(Recorded information):
╭──

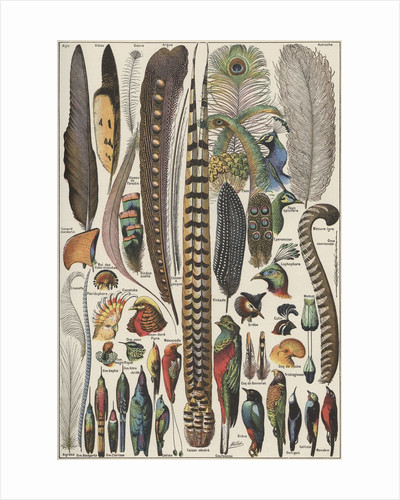 Feathers and bird specimens by Corbis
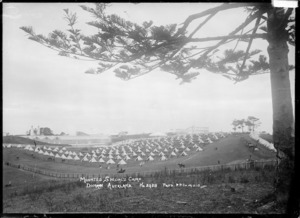 View of the Mounted Special's camp in the Auckland Domain, Auckland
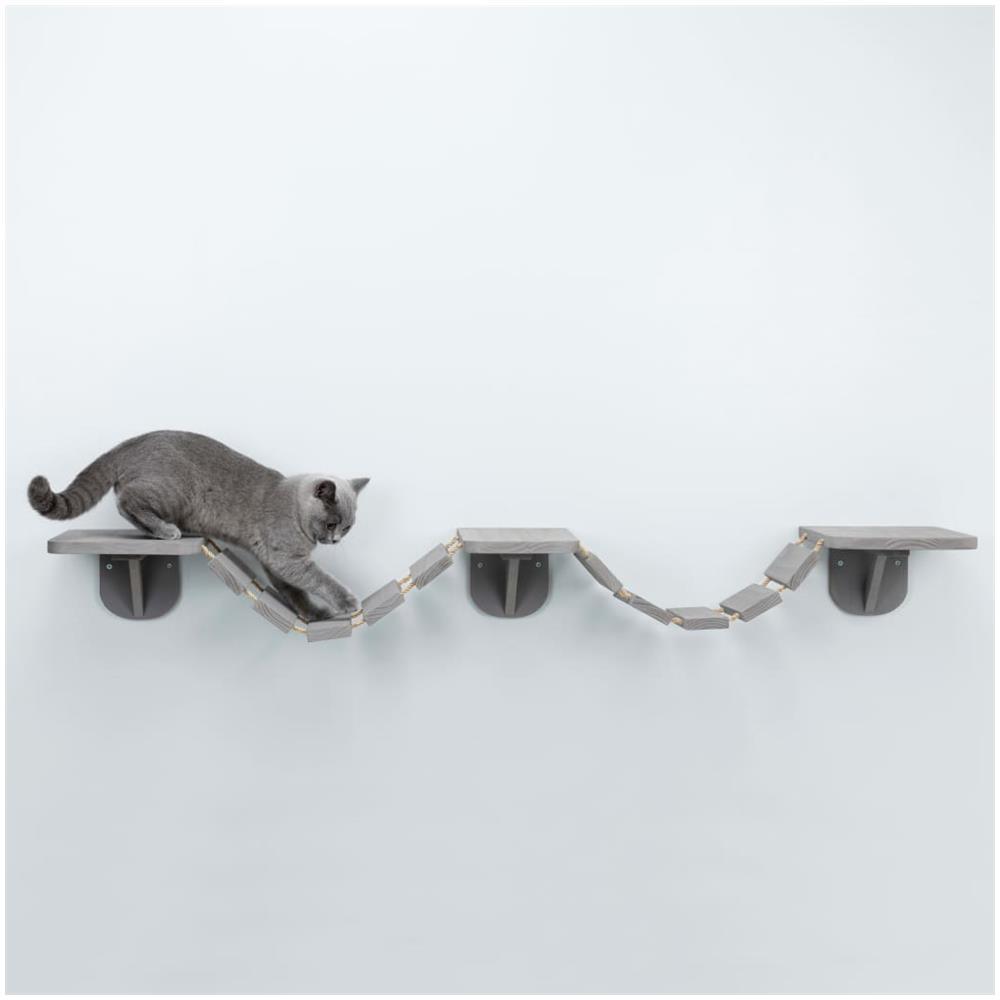 Gato paseando en la altura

╰──

(Aim of the task):
Print the data exactly as written, dropping any images it holds.

(Response for this exercise):
 Feathers and bird specimens by Corbis
 View of the Mounted Special's camp in the Auckland Domain, Auckland
 Gato paseando en la altura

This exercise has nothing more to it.